Background. We have previously shown that macrophages are able to promote prosclerotic responses in rat mesangial cells. Th2-type cytokines, including interleukin-10(IL-10), IL-13, and IL-4 as well as transforming growth factor-beta (TGF-P), are known to have suppressive effects on various aspects of macrophage function. In the current study, we investigated the effect of TGF-beta pretreatment on the ability of macrophages to induce fibronectin expression. Results.
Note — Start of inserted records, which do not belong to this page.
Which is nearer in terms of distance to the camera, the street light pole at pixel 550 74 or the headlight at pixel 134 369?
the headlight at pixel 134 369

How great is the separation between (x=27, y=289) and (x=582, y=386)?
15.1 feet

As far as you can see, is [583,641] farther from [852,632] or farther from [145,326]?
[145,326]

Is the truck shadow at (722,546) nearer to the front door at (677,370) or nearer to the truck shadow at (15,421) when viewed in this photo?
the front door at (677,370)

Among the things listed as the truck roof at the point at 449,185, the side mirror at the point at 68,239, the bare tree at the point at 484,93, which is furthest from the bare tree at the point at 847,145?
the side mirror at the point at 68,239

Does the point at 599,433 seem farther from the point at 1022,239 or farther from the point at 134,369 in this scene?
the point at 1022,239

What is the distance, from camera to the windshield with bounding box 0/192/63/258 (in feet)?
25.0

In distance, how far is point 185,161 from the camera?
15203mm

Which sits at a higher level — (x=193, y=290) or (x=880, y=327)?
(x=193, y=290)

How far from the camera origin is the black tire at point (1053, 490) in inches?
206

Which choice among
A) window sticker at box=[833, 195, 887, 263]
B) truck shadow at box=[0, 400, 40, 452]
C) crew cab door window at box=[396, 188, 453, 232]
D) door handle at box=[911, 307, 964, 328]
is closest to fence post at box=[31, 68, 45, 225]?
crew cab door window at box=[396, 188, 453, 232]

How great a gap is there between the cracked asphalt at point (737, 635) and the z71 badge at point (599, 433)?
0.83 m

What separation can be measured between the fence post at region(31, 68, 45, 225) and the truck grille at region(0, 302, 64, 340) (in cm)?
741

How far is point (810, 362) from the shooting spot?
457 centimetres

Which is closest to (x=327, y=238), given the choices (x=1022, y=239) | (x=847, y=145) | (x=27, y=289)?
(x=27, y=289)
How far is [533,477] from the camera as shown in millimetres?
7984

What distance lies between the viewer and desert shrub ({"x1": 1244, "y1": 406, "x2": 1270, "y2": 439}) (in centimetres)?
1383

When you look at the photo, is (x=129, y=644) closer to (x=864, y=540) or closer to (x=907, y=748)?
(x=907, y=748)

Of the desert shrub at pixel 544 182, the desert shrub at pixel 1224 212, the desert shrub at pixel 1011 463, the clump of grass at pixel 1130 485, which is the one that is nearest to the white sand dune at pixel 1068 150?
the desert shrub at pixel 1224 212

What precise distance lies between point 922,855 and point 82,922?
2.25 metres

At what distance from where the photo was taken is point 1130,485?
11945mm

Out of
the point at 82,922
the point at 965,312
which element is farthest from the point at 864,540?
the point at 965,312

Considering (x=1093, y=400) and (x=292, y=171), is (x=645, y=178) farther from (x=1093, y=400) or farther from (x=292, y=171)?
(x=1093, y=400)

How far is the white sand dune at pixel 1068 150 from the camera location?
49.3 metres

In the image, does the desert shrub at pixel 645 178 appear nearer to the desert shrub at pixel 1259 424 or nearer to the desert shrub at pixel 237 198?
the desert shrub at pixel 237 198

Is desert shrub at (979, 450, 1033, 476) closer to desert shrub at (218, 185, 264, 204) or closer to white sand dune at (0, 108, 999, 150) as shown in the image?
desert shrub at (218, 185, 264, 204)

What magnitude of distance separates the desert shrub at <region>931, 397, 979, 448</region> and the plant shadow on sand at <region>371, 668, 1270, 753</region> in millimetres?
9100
Conditioned medium from TGF-beta pretreated macrophages (MPCMTGF) induced lower fibronectin levels in mesangial cells in both the secreted and cell-associated forms, compared with conditioned medium from standard macrophages (MPCM) (5.5 +/- 0.2 vs. 3.4 +/- 0.3 and 4.05 +/- 0.45 vs. 2.3 +/- 0.2 fold increase over medium alone for MPCM versus MPCMTGF in supernatants and cell lysates, respectively), Northern blot analysis demonstrated that fibronectin message was marginally reduced to 0.88 +/- 0.04 (P < 0.03 vs. MPCM, N = 3) of MPCM induced levels. However, mesangial cell transin mRNA levels induced in response to MPCMTGF were 2.29 +/- 0.47-fold greater than those induced by standard MPCM (P = 0.03 vs. MPCM, N = 4), TIMP-1 mRNA levels were also increased in response to MPCMTGF, but only by 1.43 +/- 0.1-fold (P = 0.02 vs. MPCM, N = 5). Casein-FITC digestion studies confirmed that MPCM,GF stimulated more mesangial cell caseinolytic activity than did MPCM. In addition, MPCM-mediated up-regulation of mesangial cell TGF-beta mRNA and protein expression was significantly reduced in response to conditioned medium from macrophages pretreated with TGF-beta. Conclusion. This study suggests that TGF-beta is able to regulate negatively the profibrotic effects of macrophages on mesangial cells by both enhancing matrix degradation and reducing synthesis.